Eu sou um tipinho atormentado. Artístico incompreendido. Azedo crônico. Faço piadinhas imbecis e comentários inapropriados. Sou medalha de ouro em deixar as pessoas mudas espumando de ódio em virtude de alguma frase atravessada. Aquela coisa das papas na língua, sabe... é, realmente não tenho. Como diria a Modinha para Gabriela: eu nasci assim, eu cresci assim, eu sou mesmo assim, vou ser sempre assim. Ponto. Mas, indo na contramão disso tudo que escrevi, devo confessar que realmente não me considero uma pessoa mal educada, uma pessoa difícil de conviver em sociedade. Eu sou um doce, meus amigos, por mais contaditório que possa parecer. Eu prezo muito por gentileza no momento em que ponho os pés para fora de casa. Nossa, eu não abro mão! Ninguém tem culpa das misérias que enfrentamos, penso eu. Tá, alguém, às vezes, tem, ok. Mas o caixa do mercado, o atendente da loja, a moça que faz a higienização urbana... poxa, eles não têm nada a ver, nunca serei deliberadamente estúpida com quem nunca olhou na minha cara.
Tá, blá, blá, depois dessa introdução chatíssima e egocêntrica, vamos aos fatos. Há uns dias, fui viajar a fim de resolver pendências. Como sempre, na rodoviária, me ofereceram um assento que já estava ocupado no momento em que entrei no ônibus - e bem no fundo do veículo, lugar sempre intragável de viajar por inúmeras razões (eu costumo ficar tonta, por exemplo). Ok, beleza, vida que segue. Após alguns segundos, um casalzinho chegou perto de onde eu me acomodara e chamou minha atenção: pelo que entendi, era um desafio se desgrudarem e viajarem em poltronas distantes. Até procurei notar se eram gêmeos xifópagos, mas ao que tudo indica cada um tinha o seu corpo. Confesso que tal drama começou a me enervar, logo, sugeri que ficassem com meu lugar, enquanto eu sentava em outro já previamente ocupado. Ok, não foi nada demais, mas o fato é que eu não ouvi um obrigado sequer. Ficamos, a moça que também se disponibilizou a fazer a troca e eu, ali, meio embasbacadas com a total falta de tato dos jovens namorados. Quem sabe fossem mudos, cada um com seus problemas. Mas aquilo ficou me martelando a vida. Até pensei: esse desaforo rende uma crônica. Realmente, é sacrifício demais abrir a boca para agradecer por algo. Pedir por favor, dizer com licença, por gentileza, obrigada, essas coisas supérfluas. O mundo é selva, gentileza é para os fracos, os que ainda não entenderam que o sistema é bruto. Caro leitor, cara leitora, reitero:
EU SIMPLESMENTE NÃO TINHA OBRIGAÇÃO NENHUMA DE CEDER LUGAR OU DE ENCHER O SACO DA OUTRA MOÇA ATRÁS DE MIM, A FIM DE QUE OS POMBINHOS PEGASSEM O PRIMEIRO AVIÃO COM DESTINO À FELICIDADE.

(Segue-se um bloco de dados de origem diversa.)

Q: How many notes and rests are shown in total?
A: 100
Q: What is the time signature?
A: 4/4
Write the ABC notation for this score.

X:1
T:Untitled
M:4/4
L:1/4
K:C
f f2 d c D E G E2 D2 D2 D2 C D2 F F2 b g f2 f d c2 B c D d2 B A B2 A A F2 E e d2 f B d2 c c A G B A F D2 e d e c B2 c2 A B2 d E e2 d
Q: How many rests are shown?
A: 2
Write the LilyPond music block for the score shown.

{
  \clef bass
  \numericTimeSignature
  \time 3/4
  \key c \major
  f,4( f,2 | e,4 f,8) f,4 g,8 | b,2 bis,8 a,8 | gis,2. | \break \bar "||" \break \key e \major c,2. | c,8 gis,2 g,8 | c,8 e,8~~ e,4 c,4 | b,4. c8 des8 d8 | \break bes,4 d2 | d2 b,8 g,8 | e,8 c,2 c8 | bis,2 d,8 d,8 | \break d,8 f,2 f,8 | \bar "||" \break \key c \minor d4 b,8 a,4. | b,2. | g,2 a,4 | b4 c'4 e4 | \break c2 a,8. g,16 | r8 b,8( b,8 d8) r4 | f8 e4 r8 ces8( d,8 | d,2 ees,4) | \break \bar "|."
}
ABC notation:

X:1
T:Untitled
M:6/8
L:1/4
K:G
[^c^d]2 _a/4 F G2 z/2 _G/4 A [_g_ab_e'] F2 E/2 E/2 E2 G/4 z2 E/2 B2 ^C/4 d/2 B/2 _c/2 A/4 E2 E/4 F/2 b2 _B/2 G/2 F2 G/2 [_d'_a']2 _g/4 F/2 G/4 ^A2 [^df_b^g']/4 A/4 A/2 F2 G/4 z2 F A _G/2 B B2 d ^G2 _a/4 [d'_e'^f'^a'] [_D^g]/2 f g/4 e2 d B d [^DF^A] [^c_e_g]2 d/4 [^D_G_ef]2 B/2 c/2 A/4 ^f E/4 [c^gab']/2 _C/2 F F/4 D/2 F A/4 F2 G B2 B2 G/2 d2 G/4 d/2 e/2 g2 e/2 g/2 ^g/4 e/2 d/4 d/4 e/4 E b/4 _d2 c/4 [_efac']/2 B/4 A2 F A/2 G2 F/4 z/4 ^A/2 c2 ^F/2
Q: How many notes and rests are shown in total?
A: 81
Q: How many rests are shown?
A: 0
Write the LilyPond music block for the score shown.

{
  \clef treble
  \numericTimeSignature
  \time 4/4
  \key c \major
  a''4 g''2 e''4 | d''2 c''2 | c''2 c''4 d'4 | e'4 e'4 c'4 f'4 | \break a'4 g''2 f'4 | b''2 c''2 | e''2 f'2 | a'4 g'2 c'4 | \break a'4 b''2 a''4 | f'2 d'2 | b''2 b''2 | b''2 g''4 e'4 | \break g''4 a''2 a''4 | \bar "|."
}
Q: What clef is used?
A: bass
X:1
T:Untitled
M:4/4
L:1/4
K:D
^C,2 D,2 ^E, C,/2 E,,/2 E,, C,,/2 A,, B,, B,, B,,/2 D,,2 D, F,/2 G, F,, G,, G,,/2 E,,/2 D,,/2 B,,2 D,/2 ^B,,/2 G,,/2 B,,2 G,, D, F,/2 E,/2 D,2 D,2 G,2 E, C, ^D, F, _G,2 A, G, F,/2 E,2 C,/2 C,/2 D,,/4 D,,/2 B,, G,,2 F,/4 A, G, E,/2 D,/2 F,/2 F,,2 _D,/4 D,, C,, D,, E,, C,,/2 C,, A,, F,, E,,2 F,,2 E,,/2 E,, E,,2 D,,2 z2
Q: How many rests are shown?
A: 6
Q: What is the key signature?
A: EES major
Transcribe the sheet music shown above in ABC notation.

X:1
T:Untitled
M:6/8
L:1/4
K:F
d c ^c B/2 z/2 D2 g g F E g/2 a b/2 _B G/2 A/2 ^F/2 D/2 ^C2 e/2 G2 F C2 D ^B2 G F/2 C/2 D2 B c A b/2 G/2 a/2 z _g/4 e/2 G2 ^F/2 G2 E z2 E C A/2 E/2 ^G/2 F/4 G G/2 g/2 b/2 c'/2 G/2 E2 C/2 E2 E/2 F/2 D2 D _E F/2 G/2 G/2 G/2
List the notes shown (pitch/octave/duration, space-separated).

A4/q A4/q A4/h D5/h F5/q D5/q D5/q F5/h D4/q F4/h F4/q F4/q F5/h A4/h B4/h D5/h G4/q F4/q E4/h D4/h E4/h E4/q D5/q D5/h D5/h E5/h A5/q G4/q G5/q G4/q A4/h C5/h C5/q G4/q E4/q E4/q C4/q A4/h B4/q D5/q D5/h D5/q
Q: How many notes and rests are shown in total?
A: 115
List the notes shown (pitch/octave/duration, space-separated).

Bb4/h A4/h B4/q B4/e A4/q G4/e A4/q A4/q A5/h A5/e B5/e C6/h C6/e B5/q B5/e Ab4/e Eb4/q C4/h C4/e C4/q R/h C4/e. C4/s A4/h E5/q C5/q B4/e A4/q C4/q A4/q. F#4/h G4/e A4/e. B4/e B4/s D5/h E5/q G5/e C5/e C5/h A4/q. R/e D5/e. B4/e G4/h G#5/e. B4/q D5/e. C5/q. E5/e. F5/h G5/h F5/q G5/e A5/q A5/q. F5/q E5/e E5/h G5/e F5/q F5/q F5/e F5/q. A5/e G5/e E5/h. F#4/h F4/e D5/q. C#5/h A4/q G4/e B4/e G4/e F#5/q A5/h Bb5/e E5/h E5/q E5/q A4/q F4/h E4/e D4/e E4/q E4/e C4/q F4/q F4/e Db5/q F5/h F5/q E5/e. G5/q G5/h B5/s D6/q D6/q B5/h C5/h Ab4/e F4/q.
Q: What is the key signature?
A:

O meu conforto estava garantido. Mas as joias sequer me mandaram à merda. Talvez um ''vai à merda'' já tivesse mudado meu dia. Ou quem sabe, dada a apatia e o espírito de servidão, um ''não fez mais que tua obrigação, querida''. Ao menos, eu teria dado risada, visto que seriam humoristas profissionais.
Eu fiquei pensando. Sim, porque eu sempre penso. Tem muita gente incrível e gentil no mundo, mas também tem muito cuzão mal educado, né? Que lástima. Realmente, talvez as palavras não sejam transformadoras no momento em que são ditas. Mas não dizê-las pode ser incrivelmente mais desastroso. Quem não gosta de ser tratado com gentileza? Com um sorriso, um gracejo? Vai saber se aquele ''muito obrigada, moça'' não vai salvar um dia, uma alma carente de calor humano? A gente não sabe, a vida e as conexões são um mistério. E eu sou uma trouxa, sabemos, mas uma trouxa que sempre deixa o interlocutor mudo, então estamos conversados. Gentileza gera gentileza, casal, aprendam isso. Se forem fazer tatuagens, tatuem isso no antebraço, que ao menos não vai rolar laser corretivo depois.